Records from a data source
(begin)

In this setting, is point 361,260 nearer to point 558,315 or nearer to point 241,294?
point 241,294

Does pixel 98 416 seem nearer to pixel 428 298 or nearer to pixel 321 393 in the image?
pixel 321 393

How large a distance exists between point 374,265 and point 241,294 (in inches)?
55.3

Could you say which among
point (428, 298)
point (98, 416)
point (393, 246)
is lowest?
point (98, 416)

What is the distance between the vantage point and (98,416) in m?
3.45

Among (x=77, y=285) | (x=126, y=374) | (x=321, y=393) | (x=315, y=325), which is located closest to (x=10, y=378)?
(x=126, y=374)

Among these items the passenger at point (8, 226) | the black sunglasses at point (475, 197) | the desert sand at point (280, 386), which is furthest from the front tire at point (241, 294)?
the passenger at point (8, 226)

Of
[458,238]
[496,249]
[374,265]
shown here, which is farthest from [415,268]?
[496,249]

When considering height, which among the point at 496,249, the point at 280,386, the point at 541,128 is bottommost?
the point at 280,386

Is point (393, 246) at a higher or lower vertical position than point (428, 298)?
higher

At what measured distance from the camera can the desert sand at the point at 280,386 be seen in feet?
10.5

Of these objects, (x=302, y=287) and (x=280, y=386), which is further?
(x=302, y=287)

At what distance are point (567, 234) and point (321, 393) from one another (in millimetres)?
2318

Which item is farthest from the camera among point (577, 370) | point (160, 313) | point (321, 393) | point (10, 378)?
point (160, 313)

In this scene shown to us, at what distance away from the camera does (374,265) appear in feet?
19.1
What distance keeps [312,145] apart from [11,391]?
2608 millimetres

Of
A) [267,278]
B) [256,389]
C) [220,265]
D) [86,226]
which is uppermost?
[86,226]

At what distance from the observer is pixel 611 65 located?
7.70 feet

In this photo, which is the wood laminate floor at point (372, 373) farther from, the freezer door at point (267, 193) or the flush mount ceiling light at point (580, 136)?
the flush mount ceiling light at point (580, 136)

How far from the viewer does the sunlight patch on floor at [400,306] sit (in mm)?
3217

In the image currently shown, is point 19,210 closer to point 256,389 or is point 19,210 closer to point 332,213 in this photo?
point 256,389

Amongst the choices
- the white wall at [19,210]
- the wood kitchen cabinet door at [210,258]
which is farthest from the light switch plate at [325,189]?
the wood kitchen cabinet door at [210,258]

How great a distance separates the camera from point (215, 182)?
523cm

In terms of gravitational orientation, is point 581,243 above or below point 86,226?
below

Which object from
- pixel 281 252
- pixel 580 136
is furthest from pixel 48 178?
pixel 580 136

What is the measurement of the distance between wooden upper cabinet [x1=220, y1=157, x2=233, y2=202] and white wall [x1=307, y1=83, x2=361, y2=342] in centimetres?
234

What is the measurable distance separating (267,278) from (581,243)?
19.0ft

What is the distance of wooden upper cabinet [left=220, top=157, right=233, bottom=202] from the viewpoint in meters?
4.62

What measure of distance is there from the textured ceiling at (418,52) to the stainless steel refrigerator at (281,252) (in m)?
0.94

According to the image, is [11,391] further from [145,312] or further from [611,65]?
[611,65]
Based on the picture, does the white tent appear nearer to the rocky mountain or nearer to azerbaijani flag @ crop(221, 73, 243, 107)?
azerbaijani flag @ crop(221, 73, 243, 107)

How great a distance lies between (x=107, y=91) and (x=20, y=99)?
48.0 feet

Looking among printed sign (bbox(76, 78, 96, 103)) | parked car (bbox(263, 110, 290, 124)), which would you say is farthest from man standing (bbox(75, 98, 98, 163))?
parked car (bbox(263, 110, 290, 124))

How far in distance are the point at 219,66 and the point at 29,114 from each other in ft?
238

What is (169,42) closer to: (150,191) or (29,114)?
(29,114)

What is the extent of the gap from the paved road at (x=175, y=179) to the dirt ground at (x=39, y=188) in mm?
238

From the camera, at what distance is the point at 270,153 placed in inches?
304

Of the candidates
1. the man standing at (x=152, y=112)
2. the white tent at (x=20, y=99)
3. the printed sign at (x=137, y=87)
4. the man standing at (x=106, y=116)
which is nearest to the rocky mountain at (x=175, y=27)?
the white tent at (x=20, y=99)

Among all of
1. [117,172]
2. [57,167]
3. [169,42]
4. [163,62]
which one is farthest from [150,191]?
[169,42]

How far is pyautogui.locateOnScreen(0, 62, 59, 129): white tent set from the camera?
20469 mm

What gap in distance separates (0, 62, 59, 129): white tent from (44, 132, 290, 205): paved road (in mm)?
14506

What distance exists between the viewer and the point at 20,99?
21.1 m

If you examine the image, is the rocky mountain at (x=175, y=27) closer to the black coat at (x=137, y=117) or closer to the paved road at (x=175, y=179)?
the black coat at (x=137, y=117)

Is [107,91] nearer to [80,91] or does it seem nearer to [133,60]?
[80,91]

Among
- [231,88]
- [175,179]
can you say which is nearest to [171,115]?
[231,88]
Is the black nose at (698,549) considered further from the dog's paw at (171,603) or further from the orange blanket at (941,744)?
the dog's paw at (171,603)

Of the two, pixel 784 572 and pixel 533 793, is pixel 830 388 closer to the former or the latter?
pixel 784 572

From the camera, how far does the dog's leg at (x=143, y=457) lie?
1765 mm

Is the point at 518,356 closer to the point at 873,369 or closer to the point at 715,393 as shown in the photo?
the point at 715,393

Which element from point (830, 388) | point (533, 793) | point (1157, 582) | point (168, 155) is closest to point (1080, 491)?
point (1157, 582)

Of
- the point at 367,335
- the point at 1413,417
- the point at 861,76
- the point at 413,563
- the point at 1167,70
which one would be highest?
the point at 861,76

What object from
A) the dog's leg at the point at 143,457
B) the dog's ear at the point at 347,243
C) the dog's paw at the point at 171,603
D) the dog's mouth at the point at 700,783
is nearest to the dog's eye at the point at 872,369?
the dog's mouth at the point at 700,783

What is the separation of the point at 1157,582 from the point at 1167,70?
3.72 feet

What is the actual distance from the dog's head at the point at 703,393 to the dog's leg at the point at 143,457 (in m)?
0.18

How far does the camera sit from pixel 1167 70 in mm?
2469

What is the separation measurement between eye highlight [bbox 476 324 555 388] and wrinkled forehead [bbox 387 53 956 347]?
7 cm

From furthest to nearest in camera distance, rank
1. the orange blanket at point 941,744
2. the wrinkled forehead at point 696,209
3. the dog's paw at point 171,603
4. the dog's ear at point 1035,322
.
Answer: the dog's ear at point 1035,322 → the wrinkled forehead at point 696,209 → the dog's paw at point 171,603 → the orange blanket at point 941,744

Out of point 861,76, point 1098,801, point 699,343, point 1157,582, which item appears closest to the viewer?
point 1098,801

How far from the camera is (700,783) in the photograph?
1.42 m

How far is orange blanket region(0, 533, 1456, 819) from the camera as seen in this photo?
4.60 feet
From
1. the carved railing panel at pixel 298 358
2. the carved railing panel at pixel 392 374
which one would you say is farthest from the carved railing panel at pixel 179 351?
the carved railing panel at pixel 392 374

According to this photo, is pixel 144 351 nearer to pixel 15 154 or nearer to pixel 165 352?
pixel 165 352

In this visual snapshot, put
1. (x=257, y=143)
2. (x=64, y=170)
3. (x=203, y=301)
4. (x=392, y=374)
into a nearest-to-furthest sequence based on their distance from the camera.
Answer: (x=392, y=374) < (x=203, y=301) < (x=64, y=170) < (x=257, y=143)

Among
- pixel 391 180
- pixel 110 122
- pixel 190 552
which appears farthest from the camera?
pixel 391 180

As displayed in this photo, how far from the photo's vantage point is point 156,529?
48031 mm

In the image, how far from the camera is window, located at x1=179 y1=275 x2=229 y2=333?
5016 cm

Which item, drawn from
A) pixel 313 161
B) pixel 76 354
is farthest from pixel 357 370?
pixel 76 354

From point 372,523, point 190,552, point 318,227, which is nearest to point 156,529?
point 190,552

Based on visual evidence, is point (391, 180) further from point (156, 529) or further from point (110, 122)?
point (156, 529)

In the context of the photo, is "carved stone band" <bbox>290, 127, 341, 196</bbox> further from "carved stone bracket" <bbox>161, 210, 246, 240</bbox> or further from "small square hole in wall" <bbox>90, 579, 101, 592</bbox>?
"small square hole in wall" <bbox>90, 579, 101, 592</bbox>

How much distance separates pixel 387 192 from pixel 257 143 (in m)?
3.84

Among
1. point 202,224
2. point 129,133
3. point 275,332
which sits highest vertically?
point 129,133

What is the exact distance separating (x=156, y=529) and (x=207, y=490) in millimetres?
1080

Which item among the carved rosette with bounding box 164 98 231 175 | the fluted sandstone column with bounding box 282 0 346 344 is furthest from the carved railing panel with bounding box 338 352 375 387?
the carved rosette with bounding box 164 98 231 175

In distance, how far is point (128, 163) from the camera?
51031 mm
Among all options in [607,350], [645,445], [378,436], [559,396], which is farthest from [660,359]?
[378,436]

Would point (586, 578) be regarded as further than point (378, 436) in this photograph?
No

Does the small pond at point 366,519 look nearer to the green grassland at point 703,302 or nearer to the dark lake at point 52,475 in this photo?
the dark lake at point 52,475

(end)

## Task statement
Update the lines from the one containing "According to this" through the end of the records, putting "viewer" wherever "camera" appears and keeping all else the same.

## Solution
According to this photo, is pixel 144 351 nearer to pixel 15 154 or nearer to pixel 165 352?
pixel 165 352

In this visual snapshot, put
1. (x=257, y=143)
2. (x=64, y=170)
3. (x=203, y=301)
4. (x=392, y=374)
into a nearest-to-furthest sequence based on their distance from the viewer.
Answer: (x=392, y=374) < (x=203, y=301) < (x=64, y=170) < (x=257, y=143)

Among
- pixel 391 180
- pixel 110 122
- pixel 190 552
which appears farthest from the viewer?
pixel 391 180

As displayed in this photo, how far from the photo's vantage point is point 156,529?
48031 mm

In the image, how far from the viewer is window, located at x1=179 y1=275 x2=229 y2=333?
5016 cm

Which item, drawn from
A) pixel 313 161
B) pixel 76 354
is farthest from pixel 357 370?
pixel 76 354

From point 372,523, point 190,552, point 318,227, which is nearest to point 156,529?
point 190,552

Based on visual evidence, is point (391, 180) further from point (156, 529) or further from point (110, 122)?
point (156, 529)

In the context of the photo, is "carved stone band" <bbox>290, 127, 341, 196</bbox> further from "carved stone bracket" <bbox>161, 210, 246, 240</bbox> or further from "small square hole in wall" <bbox>90, 579, 101, 592</bbox>?
"small square hole in wall" <bbox>90, 579, 101, 592</bbox>

How much distance separates pixel 387 192 from pixel 257 143 (in m)?
3.84

Among
1. point 202,224
2. point 129,133
3. point 275,332
which sits highest vertically?
point 129,133

What is the exact distance separating (x=156, y=529) and (x=207, y=490) in millimetres?
1080

Which item among the carved rosette with bounding box 164 98 231 175 | the fluted sandstone column with bounding box 282 0 346 344 is furthest from the carved railing panel with bounding box 338 352 375 387?
the carved rosette with bounding box 164 98 231 175

In distance, how far is point (128, 163) from the viewer?
51031 mm
Among all options in [607,350], [645,445], [378,436], [559,396], which is farthest from [660,359]?
[378,436]

Would point (586, 578) be regarded as further than point (378, 436) in this photograph?
No

Does the small pond at point 366,519 look nearer to the green grassland at point 703,302 or nearer to the dark lake at point 52,475 in this photo?
the dark lake at point 52,475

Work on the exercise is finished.